--- start of INFORMATION SHOWN ---

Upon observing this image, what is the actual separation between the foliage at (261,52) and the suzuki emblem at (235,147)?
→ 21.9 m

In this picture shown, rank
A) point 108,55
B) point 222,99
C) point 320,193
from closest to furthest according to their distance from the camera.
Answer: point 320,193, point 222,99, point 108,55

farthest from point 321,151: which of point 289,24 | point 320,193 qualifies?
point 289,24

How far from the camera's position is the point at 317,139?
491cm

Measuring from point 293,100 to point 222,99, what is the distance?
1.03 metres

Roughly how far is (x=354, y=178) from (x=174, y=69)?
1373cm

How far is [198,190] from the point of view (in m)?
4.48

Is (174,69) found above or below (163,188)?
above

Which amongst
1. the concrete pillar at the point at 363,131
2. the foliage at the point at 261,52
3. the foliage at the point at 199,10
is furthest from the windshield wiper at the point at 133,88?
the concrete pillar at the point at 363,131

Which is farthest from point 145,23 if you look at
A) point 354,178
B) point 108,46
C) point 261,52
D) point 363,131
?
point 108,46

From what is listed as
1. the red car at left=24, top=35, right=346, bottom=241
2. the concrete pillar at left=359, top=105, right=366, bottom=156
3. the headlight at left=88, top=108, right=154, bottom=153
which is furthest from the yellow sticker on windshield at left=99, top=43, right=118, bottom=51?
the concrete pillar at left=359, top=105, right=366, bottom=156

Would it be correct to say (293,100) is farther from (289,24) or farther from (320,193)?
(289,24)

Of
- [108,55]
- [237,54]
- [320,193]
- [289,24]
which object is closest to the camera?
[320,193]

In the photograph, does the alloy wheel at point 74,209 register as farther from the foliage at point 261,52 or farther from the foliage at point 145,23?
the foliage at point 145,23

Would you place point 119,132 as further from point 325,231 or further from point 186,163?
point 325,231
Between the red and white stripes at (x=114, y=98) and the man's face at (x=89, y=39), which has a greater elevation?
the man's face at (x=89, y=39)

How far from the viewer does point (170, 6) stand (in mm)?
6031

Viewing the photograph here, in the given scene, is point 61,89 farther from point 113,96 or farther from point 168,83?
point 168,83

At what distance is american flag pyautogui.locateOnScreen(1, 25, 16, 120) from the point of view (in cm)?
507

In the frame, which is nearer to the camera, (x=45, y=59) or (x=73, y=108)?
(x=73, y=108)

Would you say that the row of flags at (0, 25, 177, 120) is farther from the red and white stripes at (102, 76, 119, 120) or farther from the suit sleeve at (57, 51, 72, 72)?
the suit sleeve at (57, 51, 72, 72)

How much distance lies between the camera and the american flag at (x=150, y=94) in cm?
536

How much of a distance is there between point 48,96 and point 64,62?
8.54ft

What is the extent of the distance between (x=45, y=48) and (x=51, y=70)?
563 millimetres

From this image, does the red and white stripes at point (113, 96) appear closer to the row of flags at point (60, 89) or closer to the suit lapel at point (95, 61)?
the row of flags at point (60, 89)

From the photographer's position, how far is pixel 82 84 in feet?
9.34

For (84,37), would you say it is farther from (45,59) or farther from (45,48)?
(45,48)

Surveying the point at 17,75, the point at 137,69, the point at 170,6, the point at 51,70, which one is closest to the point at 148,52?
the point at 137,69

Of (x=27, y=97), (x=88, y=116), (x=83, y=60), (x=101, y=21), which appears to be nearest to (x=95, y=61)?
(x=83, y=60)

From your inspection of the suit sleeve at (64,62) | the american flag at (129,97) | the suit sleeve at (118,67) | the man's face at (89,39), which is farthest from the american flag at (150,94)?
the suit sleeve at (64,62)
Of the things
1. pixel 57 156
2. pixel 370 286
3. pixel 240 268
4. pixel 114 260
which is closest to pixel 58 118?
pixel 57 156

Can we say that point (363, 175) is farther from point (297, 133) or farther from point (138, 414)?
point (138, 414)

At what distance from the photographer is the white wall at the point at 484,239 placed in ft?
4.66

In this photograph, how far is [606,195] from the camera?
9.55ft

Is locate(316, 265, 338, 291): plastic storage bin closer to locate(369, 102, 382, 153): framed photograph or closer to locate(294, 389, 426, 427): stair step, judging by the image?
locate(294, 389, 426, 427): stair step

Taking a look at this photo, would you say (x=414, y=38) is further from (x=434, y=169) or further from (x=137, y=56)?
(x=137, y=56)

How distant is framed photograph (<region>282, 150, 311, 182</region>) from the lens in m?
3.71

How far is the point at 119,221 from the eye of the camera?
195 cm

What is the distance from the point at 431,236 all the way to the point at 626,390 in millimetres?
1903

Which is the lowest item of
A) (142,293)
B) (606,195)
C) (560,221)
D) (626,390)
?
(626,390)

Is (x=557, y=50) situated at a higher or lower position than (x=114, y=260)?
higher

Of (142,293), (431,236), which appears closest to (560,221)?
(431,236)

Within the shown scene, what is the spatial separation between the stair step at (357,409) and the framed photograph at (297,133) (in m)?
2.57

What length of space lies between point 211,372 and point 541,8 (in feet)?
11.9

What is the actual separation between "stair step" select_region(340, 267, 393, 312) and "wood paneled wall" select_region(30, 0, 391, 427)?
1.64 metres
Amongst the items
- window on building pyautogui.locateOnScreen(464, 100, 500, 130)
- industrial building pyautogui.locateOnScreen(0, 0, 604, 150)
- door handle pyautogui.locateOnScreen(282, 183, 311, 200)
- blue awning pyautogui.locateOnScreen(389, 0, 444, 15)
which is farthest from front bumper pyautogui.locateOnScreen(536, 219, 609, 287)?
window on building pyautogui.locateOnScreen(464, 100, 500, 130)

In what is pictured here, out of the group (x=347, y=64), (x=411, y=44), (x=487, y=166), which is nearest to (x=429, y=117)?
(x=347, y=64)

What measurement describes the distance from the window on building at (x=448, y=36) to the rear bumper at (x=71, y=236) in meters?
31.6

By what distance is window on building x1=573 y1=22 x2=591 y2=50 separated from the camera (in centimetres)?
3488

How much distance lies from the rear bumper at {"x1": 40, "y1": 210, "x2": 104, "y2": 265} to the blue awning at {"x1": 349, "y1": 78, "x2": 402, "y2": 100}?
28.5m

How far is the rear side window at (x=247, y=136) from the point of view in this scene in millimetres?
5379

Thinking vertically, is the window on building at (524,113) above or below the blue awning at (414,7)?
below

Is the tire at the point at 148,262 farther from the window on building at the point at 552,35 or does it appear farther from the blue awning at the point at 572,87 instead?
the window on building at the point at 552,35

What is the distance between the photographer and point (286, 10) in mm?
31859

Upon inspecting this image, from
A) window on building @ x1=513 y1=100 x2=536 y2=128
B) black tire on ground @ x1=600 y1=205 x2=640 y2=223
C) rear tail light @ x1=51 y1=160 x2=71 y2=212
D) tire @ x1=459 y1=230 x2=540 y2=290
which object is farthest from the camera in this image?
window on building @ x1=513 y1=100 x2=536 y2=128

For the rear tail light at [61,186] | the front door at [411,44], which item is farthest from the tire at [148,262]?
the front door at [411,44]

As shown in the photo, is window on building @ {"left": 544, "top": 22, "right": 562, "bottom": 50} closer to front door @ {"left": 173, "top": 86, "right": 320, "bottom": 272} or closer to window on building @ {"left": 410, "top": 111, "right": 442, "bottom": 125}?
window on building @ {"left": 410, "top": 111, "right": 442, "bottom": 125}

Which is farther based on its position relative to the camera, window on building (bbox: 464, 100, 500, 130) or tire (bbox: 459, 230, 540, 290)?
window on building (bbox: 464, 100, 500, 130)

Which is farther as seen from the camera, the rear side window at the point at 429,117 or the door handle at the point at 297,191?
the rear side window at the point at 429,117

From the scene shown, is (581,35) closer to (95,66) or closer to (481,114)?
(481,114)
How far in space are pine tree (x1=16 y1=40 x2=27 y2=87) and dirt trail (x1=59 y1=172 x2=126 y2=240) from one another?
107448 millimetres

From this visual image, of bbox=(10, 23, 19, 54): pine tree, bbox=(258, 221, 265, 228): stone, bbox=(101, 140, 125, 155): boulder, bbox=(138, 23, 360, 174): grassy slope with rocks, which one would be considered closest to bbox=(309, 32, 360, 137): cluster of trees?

--- end of INFORMATION SHOWN ---

● REQUIREMENTS:
Write out the records again, starting at the line containing "What length of" and ending at the line containing "1.64 metres", with "wood paneled wall" swapped for "brick wall" and nothing else altered.

● THE ANSWER:
What length of space lies between point 211,372 and point 541,8 (in feet)?
11.9

What is the actual separation between "stair step" select_region(340, 267, 393, 312) and "brick wall" select_region(30, 0, 391, 427)?
1.64 metres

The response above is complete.